Thrill-seekers everywhere may have latched onto Amy Chua’s provocative — and probably un-contextual — support of “Chinese-style” parenting for a good gush of outrage: Deny children their little pleasures, relentlessly coerce them into academic (and other) excellence, and use all means short of the nuclear option to foster respect, obedience and hard work. The result, according to the tiger mother school of parenting, is a “virtuous cycle” in which all that rote practice pays off with the level of achievement that makes work fun. And perhaps also an explanation of the Chinese political system as imagined by party leaders. For the offended, Darren Aranofsky’s masterful psychological phantasm offers a vivid, lyrical rejoinder.
There are no Chinese mothers in Black Swan, but there is a doting parent in the shaded form of Barbara Hershey, whose tenderness is uneasily crossed with Sissy Spacek’s mother in Carrie. One half-expects the woman, an unsuccessful dancer living her ambitions by proxy, to be the explanation for her daughter Nina’s malady. Perhaps she is, but as the scenario plays out, she is merely one of several strongly acted influences – another is Vincent Cassel as a charged and demanding dance company director – exerted on a rising star captured by iron expectations. Nina’s holistic disintegration, to coin a phrase, is almost entirely her own, and Natalie Portman’s career-best performance as a ballerina in a swan dive is a passionate thing laced with poignancy, passion, terror and exhilaration.
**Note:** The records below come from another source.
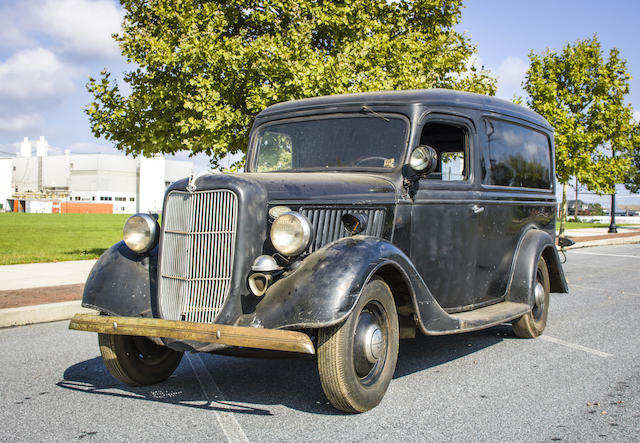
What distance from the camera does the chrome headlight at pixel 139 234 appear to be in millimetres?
4465

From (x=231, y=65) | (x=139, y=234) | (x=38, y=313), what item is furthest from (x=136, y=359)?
(x=231, y=65)

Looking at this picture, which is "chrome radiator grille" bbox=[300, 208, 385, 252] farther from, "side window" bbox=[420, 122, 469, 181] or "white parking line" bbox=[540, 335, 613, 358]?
"white parking line" bbox=[540, 335, 613, 358]

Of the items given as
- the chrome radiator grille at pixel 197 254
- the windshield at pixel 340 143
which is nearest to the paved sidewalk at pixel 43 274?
the windshield at pixel 340 143

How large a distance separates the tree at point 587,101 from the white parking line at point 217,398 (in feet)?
58.6

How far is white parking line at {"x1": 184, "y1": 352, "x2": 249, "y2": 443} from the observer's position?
349 cm

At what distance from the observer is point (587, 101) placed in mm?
21844

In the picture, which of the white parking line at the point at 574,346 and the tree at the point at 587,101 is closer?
the white parking line at the point at 574,346

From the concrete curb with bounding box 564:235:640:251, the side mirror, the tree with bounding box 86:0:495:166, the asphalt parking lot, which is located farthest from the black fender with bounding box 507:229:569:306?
the concrete curb with bounding box 564:235:640:251

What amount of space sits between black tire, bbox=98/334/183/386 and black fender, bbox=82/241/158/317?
0.26 metres

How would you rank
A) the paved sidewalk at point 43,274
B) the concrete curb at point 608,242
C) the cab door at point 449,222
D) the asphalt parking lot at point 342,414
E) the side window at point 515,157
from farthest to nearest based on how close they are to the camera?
the concrete curb at point 608,242 < the paved sidewalk at point 43,274 < the side window at point 515,157 < the cab door at point 449,222 < the asphalt parking lot at point 342,414

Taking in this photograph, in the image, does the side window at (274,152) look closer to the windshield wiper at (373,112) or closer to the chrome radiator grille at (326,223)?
the windshield wiper at (373,112)

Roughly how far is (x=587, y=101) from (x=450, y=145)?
18.6 meters

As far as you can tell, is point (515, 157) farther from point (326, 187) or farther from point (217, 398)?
point (217, 398)

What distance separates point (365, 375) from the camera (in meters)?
3.99
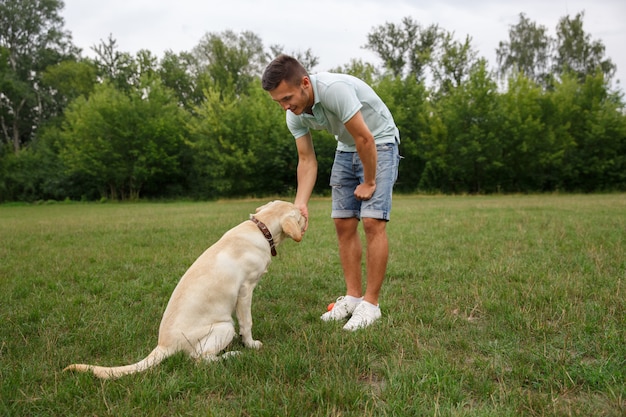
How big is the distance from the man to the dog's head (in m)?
0.32

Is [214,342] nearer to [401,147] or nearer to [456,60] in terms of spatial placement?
[401,147]

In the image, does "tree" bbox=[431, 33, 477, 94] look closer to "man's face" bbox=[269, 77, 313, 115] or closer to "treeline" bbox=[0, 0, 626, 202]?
"treeline" bbox=[0, 0, 626, 202]

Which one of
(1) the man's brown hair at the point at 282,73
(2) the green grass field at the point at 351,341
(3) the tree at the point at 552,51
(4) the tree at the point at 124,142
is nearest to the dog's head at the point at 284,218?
(2) the green grass field at the point at 351,341

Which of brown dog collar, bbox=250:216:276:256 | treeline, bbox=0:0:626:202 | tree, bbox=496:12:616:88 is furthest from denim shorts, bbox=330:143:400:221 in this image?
tree, bbox=496:12:616:88

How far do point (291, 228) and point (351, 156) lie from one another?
1127 mm

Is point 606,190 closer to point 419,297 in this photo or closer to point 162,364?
point 419,297

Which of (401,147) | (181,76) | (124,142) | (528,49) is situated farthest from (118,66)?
(528,49)

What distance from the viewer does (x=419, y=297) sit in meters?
4.79

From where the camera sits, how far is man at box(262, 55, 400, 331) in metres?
3.69

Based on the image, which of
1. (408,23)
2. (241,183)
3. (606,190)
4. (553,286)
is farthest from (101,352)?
(408,23)

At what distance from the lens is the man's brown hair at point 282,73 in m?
3.56

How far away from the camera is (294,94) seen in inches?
144

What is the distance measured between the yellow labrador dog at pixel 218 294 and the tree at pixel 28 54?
1998 inches

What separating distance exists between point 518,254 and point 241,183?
87.9 feet
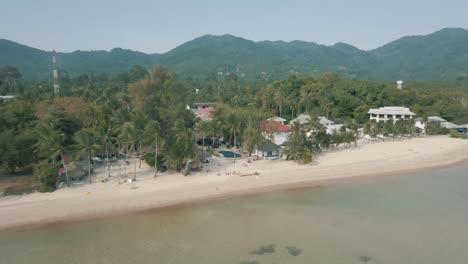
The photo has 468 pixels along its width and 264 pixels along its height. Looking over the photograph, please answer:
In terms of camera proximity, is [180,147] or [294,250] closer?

No good psychosis comes unaided or unadorned, however, and the premise of a Swan Lake production, in which the parts of the good White Swan and the evil Black Swan are performed by the same ballerina, is a Lynchian canvas in its subversion of identity. Though technically and emotionally perfect as the White Swan, Nina’s innocence presents a barrier to drawing on the blacker impulses that drive the Black Swan. Events, both within and without, conspire to degrade the barrier, particularly a relationship with Lily — played efficiently if unremarkably by Mila Kunis — that melds friendship and rivalry into a warped mass of sexuality, art and death.
Aranofsky’s work, whose manipulations effortlessly and elegantly blur the line between reality and disturbed psyche to create escalating suspense and fascination, again proves him to be the singular kind of director whose vision is capable of overcoming skepticism over the film’s subject matter. Who would have thought that a movie about a wrestler could be so haunting? And yet, there was The Wrestler, notable not only for Mickey Rourke’s introspective performance but for its affecting study of a character that goes beyond the limits of the sports movie or wrestling fandom. For Black Swan, ballet — normally a love-it-or-sleep-through-it affair — is merely the lens through which we magnify the simultaneously terrifying, sublime, deadly and erotic impulses of the artistic drive. Excavating below the surface of an artist’s perfectionism, we find a subtext on the nature of the creative act itself. Does creation shine forth like a star in the darkness? Or is the phoenix a better metaphor, self-immolation as the path to a new birth? With the warning embodied by an elder ballerina named Beth (a superbly unhinged Winona Ryder), the dance company star eclipsed by Nina’s brilliant rise, we can guess at what happens on the other side of the pinnacle. Nina’s fate, though tragic as the end result of perfectionism, is also glorious and romantic because the ultimate impulse comes, not from tiger mothers, but from that cruel inner muse; a victory over herself achieved by sacrificing herself. Who’s to say, then, that the moment of pure, transcendent artistry wasn’t worth the cost?
Black Swan. Directed by Darren Aranofsky. Written by Mark Heyman, Andrew Heinz and John McLaughlin. Starring Natalie Portman, Mila Kunis, Vincent Cassel, Barbara Hershey and Winona Ryder. 108 minutes. Rated R (for strong sexual content, disturbing violent images, language and some drug use).